I was trying to calculate the flux distribution of a CAD geometry. But is shows KeyError. My code is given below:
import openmc
from IPython.display import Image
from matplotlib import pyplot as plt
materials
u235 = openmc.Material(name=“fuel”)
u235.add_nuclide(‘U235’, 1.0, ‘ao’)
u235.set_density(‘g/cc’, 11)
water = openmc.Material(name=“water”)
water.add_nuclide(‘H1’, 2.0, ‘ao’)
water.add_nuclide(‘O16’, 1.0, ‘ao’)
water.set_density(‘g/cc’, 1.0)
water.add_s_alpha_beta(‘c_H_in_H2O’)
materials = openmc.Materials([u235,water])
#Importing_CAD_GEOMETRY
dagmc_univ = openmc.DAGMCUniverse(filename=‘bal4.h5m’, auto_geom_ids=True, auto_mat_ids=True)

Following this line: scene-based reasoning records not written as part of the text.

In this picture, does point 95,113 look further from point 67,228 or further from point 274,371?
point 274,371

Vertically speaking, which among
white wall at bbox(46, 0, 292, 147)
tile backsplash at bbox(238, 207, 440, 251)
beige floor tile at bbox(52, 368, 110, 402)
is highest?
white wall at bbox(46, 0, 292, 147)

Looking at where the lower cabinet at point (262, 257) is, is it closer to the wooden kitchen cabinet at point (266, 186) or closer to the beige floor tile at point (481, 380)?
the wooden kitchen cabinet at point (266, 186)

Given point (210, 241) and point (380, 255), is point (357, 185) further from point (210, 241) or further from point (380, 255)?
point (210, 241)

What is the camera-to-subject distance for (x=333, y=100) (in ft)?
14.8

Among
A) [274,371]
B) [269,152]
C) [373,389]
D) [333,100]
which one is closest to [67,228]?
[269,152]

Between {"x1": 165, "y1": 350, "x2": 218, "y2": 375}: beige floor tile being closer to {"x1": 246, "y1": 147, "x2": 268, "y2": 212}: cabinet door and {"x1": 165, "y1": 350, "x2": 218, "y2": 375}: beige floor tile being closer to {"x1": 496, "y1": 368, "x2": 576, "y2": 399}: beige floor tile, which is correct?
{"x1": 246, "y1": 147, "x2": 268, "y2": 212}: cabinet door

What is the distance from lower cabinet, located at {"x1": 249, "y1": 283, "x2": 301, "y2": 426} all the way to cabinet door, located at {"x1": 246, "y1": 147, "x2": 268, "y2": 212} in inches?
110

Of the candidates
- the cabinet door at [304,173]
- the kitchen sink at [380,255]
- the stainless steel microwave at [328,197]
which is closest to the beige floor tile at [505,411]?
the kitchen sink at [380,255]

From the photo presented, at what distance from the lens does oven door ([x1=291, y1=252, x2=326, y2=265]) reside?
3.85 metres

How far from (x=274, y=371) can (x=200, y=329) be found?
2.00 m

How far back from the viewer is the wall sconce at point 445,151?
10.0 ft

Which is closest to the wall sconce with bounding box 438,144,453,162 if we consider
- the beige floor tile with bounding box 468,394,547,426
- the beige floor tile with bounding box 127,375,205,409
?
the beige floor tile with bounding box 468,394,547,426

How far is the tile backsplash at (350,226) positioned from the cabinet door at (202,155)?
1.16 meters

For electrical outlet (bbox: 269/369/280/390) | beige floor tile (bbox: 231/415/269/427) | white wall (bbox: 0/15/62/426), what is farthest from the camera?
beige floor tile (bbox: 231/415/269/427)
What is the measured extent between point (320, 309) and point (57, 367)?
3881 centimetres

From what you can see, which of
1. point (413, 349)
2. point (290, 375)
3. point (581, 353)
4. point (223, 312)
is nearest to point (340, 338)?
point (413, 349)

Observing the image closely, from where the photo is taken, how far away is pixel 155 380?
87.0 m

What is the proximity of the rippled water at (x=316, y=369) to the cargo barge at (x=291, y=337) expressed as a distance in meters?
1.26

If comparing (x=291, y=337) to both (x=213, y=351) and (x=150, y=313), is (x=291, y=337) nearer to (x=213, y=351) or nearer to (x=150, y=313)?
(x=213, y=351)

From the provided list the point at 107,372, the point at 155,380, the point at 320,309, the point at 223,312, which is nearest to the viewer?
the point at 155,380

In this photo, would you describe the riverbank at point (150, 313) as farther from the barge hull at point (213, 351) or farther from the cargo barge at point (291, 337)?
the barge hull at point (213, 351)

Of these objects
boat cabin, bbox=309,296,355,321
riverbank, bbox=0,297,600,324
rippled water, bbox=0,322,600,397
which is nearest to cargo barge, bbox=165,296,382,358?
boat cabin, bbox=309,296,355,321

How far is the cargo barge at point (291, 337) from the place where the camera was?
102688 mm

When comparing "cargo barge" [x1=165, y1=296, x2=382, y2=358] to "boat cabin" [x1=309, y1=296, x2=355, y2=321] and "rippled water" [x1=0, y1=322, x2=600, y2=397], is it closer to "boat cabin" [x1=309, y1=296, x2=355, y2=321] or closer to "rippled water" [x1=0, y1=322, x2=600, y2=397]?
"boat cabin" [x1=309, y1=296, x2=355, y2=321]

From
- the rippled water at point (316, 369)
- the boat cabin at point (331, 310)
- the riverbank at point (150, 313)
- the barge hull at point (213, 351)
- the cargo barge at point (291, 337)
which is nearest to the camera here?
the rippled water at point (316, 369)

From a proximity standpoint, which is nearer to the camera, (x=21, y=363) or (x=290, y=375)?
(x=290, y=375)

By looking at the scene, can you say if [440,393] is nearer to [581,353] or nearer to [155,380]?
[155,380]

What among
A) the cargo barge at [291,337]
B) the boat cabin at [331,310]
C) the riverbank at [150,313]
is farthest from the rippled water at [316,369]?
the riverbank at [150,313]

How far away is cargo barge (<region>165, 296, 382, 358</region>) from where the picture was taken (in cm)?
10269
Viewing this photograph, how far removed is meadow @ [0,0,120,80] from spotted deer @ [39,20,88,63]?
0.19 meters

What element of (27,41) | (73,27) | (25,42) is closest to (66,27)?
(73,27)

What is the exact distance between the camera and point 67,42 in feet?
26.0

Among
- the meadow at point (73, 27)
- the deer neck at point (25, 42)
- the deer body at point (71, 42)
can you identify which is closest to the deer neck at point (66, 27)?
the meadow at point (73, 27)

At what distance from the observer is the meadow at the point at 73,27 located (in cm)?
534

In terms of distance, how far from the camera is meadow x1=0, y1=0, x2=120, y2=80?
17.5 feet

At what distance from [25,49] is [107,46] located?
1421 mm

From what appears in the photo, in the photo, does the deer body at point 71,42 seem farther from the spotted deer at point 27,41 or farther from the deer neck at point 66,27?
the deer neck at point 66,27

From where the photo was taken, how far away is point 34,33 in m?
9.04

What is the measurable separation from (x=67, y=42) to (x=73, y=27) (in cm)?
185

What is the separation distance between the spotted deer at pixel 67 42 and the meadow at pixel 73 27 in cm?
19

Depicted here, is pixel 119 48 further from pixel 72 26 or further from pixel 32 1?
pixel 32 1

bounding_box = openmc.model.RectangularParallelepiped(-20,20,-20,20,-20,20,boundary_type=‘vacuum’)
#Geometry
cell = openmc.Cell(region=-bounding_box, fill=dagmc_univ)
geometry = openmc.Geometry([cell])
#Settings
settings = openmc.Settings()
settings.batches = 120
settings.inactive = 2
settings.particles = 1000
model = openmc.Model(geometry=geometry, materials=materials, settings=settings)

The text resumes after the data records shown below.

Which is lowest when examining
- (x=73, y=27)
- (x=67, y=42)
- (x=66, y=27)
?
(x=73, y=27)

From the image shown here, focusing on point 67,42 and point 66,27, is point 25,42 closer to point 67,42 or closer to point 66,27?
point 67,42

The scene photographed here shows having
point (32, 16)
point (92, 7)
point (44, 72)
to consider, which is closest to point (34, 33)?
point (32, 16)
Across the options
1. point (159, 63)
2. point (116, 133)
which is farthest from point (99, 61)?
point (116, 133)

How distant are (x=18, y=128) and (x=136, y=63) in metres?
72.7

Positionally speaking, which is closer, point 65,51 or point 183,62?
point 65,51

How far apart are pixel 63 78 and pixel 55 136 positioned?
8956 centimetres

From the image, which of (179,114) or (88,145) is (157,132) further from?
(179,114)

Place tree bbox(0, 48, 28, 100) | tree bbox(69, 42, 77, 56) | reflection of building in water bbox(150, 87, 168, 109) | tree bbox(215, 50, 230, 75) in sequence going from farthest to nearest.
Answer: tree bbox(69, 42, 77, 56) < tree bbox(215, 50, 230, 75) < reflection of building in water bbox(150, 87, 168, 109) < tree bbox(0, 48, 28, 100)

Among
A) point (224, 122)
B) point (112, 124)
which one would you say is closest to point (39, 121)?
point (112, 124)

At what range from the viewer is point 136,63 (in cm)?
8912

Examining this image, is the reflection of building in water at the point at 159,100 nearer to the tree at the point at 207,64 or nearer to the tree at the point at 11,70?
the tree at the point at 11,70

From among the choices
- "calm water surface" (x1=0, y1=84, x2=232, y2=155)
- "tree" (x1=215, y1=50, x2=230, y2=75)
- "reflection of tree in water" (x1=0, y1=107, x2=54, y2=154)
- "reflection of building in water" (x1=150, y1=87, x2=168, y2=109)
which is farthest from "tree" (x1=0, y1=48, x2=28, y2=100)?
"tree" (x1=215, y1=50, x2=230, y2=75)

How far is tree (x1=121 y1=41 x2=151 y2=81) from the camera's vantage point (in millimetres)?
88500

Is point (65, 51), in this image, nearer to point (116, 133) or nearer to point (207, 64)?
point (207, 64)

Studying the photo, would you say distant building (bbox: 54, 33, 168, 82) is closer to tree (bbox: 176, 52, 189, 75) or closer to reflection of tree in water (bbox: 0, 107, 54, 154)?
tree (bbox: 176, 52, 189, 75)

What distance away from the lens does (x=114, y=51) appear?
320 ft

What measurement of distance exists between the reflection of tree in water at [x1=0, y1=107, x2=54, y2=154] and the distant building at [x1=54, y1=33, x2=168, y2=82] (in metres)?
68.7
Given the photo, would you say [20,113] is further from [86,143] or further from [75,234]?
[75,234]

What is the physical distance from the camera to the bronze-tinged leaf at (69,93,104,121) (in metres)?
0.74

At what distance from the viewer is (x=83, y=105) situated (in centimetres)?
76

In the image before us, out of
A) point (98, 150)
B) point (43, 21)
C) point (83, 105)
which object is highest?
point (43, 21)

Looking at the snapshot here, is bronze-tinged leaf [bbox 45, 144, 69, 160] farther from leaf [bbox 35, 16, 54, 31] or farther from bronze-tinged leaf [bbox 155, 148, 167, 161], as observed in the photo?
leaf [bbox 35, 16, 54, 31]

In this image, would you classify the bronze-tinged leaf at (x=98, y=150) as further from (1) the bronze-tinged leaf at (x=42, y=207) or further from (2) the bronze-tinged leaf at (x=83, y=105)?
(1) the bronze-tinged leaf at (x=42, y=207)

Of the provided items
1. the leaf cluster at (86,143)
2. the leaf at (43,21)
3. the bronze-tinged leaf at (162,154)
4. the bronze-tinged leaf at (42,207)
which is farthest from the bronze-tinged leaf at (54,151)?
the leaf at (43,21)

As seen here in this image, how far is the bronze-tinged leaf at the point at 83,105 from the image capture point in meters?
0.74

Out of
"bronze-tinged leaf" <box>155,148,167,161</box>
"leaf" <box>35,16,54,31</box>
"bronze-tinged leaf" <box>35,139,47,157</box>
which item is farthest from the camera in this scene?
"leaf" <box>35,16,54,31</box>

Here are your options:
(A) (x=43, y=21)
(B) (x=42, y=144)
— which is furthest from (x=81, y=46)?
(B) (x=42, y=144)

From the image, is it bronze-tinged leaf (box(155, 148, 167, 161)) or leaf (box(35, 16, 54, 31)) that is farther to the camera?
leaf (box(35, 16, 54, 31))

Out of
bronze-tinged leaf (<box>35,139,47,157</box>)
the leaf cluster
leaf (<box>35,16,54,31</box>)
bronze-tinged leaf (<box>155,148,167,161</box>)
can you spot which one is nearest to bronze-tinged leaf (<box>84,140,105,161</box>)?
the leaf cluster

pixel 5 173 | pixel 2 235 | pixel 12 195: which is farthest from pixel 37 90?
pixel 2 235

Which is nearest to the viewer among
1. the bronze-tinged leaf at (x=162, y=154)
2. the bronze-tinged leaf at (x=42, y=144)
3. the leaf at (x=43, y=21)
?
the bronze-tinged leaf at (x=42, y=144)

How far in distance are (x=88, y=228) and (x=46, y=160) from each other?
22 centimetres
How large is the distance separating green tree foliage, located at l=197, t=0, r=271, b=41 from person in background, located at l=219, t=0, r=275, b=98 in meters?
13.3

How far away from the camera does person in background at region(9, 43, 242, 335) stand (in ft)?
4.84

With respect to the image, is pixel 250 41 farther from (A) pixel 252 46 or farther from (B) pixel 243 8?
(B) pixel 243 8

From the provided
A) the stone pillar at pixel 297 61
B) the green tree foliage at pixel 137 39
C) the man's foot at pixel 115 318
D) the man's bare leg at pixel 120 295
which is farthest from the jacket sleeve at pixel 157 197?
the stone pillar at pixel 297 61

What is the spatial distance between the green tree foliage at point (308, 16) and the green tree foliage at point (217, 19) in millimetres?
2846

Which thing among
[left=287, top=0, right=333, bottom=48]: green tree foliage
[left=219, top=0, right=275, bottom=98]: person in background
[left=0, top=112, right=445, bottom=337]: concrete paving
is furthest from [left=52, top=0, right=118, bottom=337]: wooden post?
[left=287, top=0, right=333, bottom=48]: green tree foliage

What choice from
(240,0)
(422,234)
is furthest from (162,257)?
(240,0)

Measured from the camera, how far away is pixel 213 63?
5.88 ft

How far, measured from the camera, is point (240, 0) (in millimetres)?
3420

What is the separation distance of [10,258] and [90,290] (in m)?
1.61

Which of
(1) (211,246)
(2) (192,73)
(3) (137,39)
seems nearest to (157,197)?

model.export_to_model_xml()
#ploting
p = openmc.Plot()
p.width = (25.0, 25.0)
p.pixels = (400, 400)
p.color_by = ‘material’
p.colors = {u235: ‘yellow’, water:‘red’}
openmc.plot_inline(p)
#Tally
itally = openmc.Tally()
tally.filters = [openmc.DistribcellFilter(cell)]
tally.scores = [‘flux’]
tallies = openmc.Tallies([tally])
tallies.export_to_xml()
openmc.run()
with openmc.StatePoint(‘statepoint.120.h5’) as sp:
t = sp.tallies[1]
flux = t.mean.ravel()
df = t.get_pandas_dataframe()
print(df)
If someone can correct my code that how can I calculate the flux distribution or power distribution for a CAD geometry than, it would be great for me.